> _TASK DETAILS_:
Revise the material below so that "spatial separation" becomes "distance" wherever it occurs, and leave everything else unchanged.

> _DATASET EXCERPTS_:
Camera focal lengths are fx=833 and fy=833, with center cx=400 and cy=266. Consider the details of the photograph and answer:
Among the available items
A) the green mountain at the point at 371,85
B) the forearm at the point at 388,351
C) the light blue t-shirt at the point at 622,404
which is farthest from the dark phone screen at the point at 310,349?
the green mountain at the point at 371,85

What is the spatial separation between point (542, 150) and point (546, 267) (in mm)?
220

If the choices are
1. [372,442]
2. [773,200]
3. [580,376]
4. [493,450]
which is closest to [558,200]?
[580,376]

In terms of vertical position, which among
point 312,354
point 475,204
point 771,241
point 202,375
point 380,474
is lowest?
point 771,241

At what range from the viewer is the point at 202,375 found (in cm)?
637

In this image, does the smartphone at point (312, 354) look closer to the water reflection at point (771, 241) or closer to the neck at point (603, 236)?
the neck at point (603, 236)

> _FINAL RESULT_:
Camera focal lengths are fx=833 and fy=833, with center cx=400 and cy=266. Consider the details of the photograph and answer:
Among the available items
A) the green mountain at the point at 371,85
B) the forearm at the point at 388,351
C) the light blue t-shirt at the point at 622,404
which is farthest from the dark phone screen at the point at 310,349?
the green mountain at the point at 371,85

What is the distance between point (542, 150) and point (546, 267) (in mm)?
220

If the choices are
1. [372,442]
2. [773,200]
3. [580,376]
4. [493,450]
which is closest to [558,200]?
[580,376]

In terms of vertical position, which among
point 312,354
point 475,204
point 771,241
point 202,375
point 380,474
is lowest?
point 771,241

At what range from the viewer is the point at 202,375 found (in cm)?
637

In this image, does the smartphone at point (312, 354) look closer to the water reflection at point (771, 241) or closer to the neck at point (603, 236)?
the neck at point (603, 236)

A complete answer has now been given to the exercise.